The official receiver will submit evidence in support of an application to court by report in insolvency proceedings. Outside insolvency proceedings the official receiver will submit his/her evidence by witness statement verified by a statement of truth. In pre 6 April 2010 insolvencies the official receiver’s evidence must be submitted by affidavit.


What should the official receiver’s evidence to court contain?

The official receiver should exercise a high degree of care in ensuring the evidence is based on facts obtained during the course of his/her enquiries and not mislead the court. Any opinion contained in his/her report should be clearly identified as an opinion. Evidence provided by witness statement has to be verified by a statement of truth. Proceedings may be brought against the official receiver for contempt of court if he/she makes a false statement without an honest belief in its truth. Further information on preparing evidence for an application is contained in Part 6.


What legislation covers the service of court documents?

Within insolvency proceedings the service of documents is covered by the Insolvency Rules 1986. The service of documents outside insolvency proceedings is covered by the CPR.


How can court documents be served?

Depending upon the circumstances court documents may be served personally, by first class post by DX or other service which guarantees next day service, electronically or any alternative method approved by the court.
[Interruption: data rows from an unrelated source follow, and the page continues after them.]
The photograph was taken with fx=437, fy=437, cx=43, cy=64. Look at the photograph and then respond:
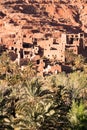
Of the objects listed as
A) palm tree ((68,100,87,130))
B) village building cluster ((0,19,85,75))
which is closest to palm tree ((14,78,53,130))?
palm tree ((68,100,87,130))

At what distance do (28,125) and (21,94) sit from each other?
4931 mm

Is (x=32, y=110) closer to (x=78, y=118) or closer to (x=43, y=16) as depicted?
(x=78, y=118)

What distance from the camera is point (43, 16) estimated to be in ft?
300

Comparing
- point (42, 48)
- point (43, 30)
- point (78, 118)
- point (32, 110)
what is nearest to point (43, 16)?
point (43, 30)

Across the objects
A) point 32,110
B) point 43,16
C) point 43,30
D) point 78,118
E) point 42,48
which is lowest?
point 43,16

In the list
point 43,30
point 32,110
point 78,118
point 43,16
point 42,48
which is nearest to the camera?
point 32,110

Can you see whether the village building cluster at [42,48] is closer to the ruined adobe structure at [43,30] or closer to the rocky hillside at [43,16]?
the ruined adobe structure at [43,30]

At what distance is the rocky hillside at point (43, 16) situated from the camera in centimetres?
8051

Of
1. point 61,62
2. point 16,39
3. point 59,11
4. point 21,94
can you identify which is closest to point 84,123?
point 21,94

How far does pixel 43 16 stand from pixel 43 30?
Result: 1255cm

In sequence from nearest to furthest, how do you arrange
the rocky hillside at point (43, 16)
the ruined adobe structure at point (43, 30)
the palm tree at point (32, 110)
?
1. the palm tree at point (32, 110)
2. the ruined adobe structure at point (43, 30)
3. the rocky hillside at point (43, 16)

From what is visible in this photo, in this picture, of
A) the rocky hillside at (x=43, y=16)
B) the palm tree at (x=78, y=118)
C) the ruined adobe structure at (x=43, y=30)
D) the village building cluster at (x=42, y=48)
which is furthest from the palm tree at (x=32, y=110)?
the rocky hillside at (x=43, y=16)

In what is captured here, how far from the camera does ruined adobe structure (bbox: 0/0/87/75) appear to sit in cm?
6028

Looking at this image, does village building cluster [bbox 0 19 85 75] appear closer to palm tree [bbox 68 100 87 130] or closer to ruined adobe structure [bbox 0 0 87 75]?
ruined adobe structure [bbox 0 0 87 75]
A Certificate of Service must be prepared if required by the Insolvency Rules 1986 or CPR. Further guidance on how to serve claim forms and documents is contained in Part 8.


Are there statutory time limits for filing documents in court?

The Insolvency Rules 1986 and CPR impose time limits for filing documents in court. The Court may also impose time limits for the receipt of evidence, documents or defences. The official receiver should adhere to any statutory or court ordered time limits. Where the official receiver is unable to comply with the time limits he/she should make an application for an extension. Part 9 contains further information on time limits.


When would the official receiver apply to the court?

The official receiver may apply to the court for an income payments order, for a suspension of discharge, to commit a person to prison for contempt, for an injunction, or for directions. The hearing may take place before a judge or registrar and in public or in chambers.


What happens if I receive a witness summons?

The witness summons requires the official receiver to produce documents to court or attend a hearing. The official receiver should contact the solicitors issuing the summons to clarify what information is required to try and achieve a satisfactory outcome which may result in the witness summons being withdrawn. The official receiver may apply to have the witness summons withdrawn if:

  • it will be burdensome or harsh for the official receiver to comply with;
  • it represents a "fishing expedition in the general hope that something will turn up to assist his/her case;
  • it fails to give adequate details of the documents required;
  • the documents are confidential and should not be produced; or
  • the documents are not in the official receiver’s possession or control.



What happens when I attend court to give evidence?

The official receiver should attend court at the time, date and place specified in the witness summons. He/she should take all relevant papers with him/her to court. The official receiver should answer the questions asked and speak slowly and clearly. The answers should be addressed to the judge and not the person asking the questions. The official receiver requires the permission of the judge to refer to papers whilst in the witness box. Further guidance on acting as a witness is contained in Part 11.


Can the official receiver inspect the court file?

The official receiver or the Secretary of State has the right to inspect the court file. The official receiver should copy any documents required without removing them from the file, which should be returned to the court promptly.